The total number of U.S. suicides fell nearly six percent last year amid the coronavirus pandemic – the largest annual decline in at least four decades, according to preliminary government data.
There were 44,834 U.S. deaths by suicide in 2020, down from 47,511 the previous year.
Death certificates are still rolling in, and the number could still rise. But officials expect a significant decline to continue, despite concerns that COVID-19 could lead to more suicides.
Both current President Biden and former President Trump warned of rising homicides amid the isolation and economic hardship of the COVID-19 pandemic.
It’s hard to say why the number of Suicides has dropped so much, but one factor could be a phenomenon seen in the early stages of wartime and national disasters, some experts said.
In any disaster phase, “there’s a period of heroism where we rally together and put out a lot of messages of support that we’re going to get through this together,” said Dr. Christine Moutier, chief medical officer at the American Foundation for Suicide Prevention.
That has been seen, at least in the early months of the pandemic.

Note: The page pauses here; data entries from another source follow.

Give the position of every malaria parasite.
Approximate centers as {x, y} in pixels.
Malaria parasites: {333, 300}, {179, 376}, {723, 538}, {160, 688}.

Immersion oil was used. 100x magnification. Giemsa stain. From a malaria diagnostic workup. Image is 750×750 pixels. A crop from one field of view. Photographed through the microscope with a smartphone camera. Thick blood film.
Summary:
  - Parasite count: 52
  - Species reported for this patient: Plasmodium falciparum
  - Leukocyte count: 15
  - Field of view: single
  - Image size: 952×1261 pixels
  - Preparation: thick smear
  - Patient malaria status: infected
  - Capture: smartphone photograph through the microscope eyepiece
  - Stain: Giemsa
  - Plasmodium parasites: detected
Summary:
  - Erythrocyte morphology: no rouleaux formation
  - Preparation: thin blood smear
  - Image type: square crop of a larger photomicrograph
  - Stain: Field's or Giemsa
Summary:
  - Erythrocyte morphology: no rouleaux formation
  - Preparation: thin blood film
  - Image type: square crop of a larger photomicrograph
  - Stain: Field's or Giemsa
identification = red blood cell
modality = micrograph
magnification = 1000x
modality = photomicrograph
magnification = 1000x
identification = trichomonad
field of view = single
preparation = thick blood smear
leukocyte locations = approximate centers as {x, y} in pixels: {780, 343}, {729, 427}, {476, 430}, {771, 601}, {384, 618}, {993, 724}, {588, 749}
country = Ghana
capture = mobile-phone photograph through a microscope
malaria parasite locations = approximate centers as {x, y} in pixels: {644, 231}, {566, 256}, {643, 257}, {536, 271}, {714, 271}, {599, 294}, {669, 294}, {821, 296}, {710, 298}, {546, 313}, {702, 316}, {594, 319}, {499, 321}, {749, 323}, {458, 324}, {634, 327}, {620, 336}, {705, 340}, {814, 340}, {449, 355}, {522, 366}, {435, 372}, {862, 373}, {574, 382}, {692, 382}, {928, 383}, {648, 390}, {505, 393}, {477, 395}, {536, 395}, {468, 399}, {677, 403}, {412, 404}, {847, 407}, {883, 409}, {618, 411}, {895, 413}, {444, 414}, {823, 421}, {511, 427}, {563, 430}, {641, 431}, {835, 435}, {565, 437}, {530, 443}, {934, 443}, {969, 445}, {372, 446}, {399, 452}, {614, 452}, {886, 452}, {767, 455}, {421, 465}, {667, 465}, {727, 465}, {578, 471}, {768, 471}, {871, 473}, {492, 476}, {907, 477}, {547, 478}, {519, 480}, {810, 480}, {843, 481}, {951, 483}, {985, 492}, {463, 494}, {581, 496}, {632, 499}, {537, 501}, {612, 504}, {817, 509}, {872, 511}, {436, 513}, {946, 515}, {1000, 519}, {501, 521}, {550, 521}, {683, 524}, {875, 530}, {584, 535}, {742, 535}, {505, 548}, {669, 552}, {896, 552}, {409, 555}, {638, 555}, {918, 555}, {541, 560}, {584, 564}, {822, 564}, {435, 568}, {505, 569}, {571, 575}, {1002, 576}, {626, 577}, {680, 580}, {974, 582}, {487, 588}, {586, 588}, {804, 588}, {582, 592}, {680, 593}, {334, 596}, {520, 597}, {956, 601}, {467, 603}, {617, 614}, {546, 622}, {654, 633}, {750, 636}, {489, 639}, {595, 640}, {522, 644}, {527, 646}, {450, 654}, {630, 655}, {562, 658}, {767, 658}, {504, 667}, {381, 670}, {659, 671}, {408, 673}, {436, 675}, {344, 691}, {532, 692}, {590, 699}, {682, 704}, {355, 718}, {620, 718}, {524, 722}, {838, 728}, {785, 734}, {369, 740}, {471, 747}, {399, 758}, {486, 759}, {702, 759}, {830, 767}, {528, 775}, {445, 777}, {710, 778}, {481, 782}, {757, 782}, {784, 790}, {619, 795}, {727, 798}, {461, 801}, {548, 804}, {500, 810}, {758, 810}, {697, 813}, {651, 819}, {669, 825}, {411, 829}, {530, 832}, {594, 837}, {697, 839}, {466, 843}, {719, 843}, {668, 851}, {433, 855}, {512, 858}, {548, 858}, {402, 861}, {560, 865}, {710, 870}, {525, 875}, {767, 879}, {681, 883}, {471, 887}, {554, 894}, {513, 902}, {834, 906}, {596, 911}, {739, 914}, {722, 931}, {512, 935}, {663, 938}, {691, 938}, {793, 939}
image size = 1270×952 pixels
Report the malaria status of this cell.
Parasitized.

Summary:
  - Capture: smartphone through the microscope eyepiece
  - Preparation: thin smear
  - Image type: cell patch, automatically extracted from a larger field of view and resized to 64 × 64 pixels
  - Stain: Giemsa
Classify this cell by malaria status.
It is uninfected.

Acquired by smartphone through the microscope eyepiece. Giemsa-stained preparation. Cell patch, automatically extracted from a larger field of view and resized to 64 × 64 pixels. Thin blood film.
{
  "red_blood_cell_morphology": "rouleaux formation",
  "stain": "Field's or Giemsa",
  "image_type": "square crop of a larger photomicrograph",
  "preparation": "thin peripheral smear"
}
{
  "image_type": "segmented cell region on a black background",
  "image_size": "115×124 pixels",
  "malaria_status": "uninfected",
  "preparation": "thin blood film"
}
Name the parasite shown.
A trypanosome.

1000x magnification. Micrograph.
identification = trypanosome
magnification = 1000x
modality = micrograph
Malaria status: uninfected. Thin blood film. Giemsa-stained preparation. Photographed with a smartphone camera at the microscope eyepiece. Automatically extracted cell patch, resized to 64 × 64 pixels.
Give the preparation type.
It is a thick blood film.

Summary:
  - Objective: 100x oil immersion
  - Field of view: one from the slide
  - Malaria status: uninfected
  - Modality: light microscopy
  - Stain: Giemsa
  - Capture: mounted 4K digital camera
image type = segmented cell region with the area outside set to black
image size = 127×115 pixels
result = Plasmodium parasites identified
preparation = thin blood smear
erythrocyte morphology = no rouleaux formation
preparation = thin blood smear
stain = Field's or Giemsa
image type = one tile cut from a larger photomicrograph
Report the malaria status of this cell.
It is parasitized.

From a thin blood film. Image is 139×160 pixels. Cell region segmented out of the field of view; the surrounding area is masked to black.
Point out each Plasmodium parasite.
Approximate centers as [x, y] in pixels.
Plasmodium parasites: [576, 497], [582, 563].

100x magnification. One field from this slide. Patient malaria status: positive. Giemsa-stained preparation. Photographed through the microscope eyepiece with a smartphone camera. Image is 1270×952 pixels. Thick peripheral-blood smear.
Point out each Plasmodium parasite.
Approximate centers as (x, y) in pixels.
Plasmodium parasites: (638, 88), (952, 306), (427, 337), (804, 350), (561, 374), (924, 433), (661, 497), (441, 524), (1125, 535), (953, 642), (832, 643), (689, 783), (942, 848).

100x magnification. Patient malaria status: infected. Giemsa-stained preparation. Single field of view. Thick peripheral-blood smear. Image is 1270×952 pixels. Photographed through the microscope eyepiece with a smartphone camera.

The rising availability of telemedicine services and other efforts to address the nation’s suicide problem may also have contributed, she said.
The suicide rate in the U.S. rose steadily from the early 2000s through 2018, when the national suicide rate reached its highest level since 1941.
The rate finally fell slightly in 2019, down 1.7 percent from the previous year to 47,511.
Experts attributed this to increasing mental health screenings and other suicide prevention efforts.